Conrad Bassett-Bouchard smiles after he won the title at the National Scrabble Championships, Wednesday, Aug. 13, 2014, in Buffalo, N.Y. He led for most of the match, winning by a score of 477-350. (AP Photo/Gary Wiepert)

Scrabble is the only board game I still play. Not to brag, but the fact is, I usually win. Until, this week when my daughter beat me by two points. It was quite a shock.

Which is why I perked up when I heard on the radio about the tournament to determine who is the world’s best Scrabble player.

It turned out to be Conrad Bassett-Bouchard of Portland who was more than happy to share his secret practice regimen, “It would be me sitting at my computer and doing a program called “Zyzzyva.”

He uses an program called Zyzzyva, Z-Y-Z-Z-Y-V-A, named for the last word in the dictionary. A zyzzyva is a type of South American weevil, but no one cares about that.

Zyzzyva’s sole purpose is to help you create real words out of jumbled letters. You enter any series of letters, and it lists all the possible Scrabble words.

And you know how often he practices? “Every day of the year, always,” he says.

Which is how he learned words like florigen, trooz, and contuse – which were all played in the championship game.

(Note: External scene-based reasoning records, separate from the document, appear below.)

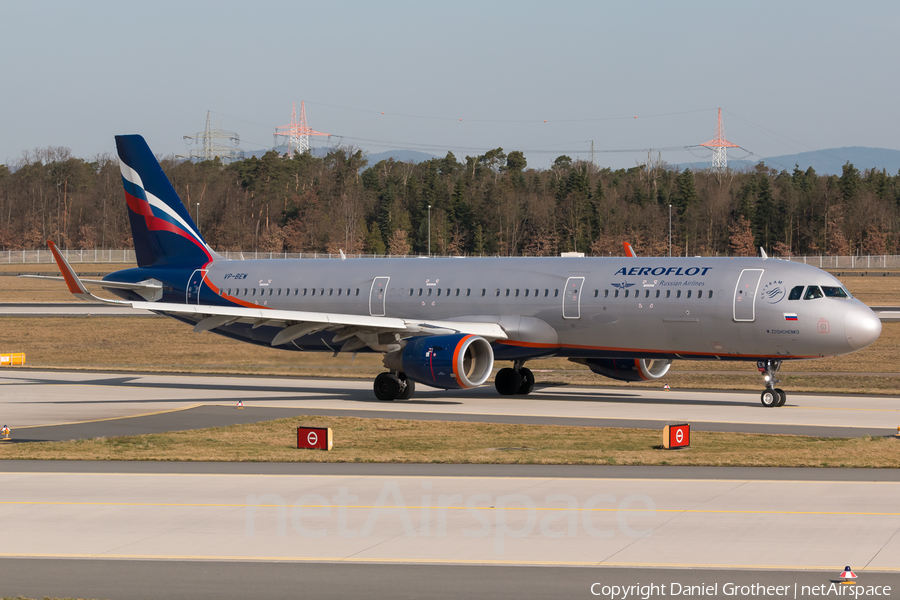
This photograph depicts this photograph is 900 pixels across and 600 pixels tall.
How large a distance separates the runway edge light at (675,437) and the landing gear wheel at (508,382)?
14.0 meters

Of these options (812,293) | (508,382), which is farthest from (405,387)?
(812,293)

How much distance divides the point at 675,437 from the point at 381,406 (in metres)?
12.7

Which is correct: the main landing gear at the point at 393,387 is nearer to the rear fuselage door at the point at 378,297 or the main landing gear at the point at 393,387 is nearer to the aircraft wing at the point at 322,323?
the aircraft wing at the point at 322,323

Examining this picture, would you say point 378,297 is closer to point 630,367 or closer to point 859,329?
point 630,367

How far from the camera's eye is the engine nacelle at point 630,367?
34.8 m

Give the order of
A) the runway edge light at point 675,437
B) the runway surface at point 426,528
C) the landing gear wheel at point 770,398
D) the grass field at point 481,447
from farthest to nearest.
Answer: the landing gear wheel at point 770,398 < the runway edge light at point 675,437 < the grass field at point 481,447 < the runway surface at point 426,528

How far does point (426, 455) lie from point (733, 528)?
8362mm

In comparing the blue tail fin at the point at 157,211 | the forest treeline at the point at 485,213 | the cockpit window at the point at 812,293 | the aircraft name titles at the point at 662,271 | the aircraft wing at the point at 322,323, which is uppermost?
the forest treeline at the point at 485,213

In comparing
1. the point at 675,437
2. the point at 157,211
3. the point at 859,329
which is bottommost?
the point at 675,437

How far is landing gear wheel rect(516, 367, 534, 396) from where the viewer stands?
36428mm

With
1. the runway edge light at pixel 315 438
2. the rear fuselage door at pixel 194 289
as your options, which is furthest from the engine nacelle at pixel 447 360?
the rear fuselage door at pixel 194 289

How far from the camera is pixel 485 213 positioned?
16650cm

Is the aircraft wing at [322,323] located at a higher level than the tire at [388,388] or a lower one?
higher

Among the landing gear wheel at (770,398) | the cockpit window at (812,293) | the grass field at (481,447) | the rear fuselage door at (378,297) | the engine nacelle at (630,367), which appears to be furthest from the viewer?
the rear fuselage door at (378,297)
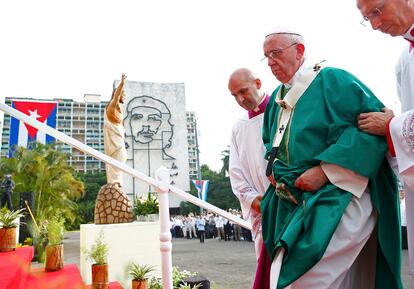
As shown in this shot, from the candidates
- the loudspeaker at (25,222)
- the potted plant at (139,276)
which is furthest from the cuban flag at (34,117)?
the loudspeaker at (25,222)

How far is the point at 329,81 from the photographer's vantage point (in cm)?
160

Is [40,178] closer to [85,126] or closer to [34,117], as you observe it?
[34,117]

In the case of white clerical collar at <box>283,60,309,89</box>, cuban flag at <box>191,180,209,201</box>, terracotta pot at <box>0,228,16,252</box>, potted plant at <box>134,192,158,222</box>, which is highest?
cuban flag at <box>191,180,209,201</box>

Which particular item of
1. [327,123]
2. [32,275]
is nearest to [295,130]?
[327,123]

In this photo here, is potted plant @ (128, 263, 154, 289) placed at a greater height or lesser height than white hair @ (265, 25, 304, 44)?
lesser

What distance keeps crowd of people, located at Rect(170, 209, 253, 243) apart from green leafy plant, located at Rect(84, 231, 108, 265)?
10.7 m

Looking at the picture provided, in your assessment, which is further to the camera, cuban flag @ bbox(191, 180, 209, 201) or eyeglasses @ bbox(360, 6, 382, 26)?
cuban flag @ bbox(191, 180, 209, 201)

So I downloaded this thing, and I learned the same letters that spell HEATING can also spell gahnite. G-A-H-N-I-T-E. Which is a green mineral made of zinc and aluminum.

Or that to get rid of a Y an R and a K, I could find a free E and spell YERK. Which means to beat vigorously.
And I also realized, I was learning words whose only function would be to make everybody want to yerk the hell out of me.

So I’ve decided to keep the app, because it did cost me 99 cents, but under no circumstances will I use those silly words. Unless I find myself about to lose to that kid again.

I’m pretty sure I can still run faster than she can.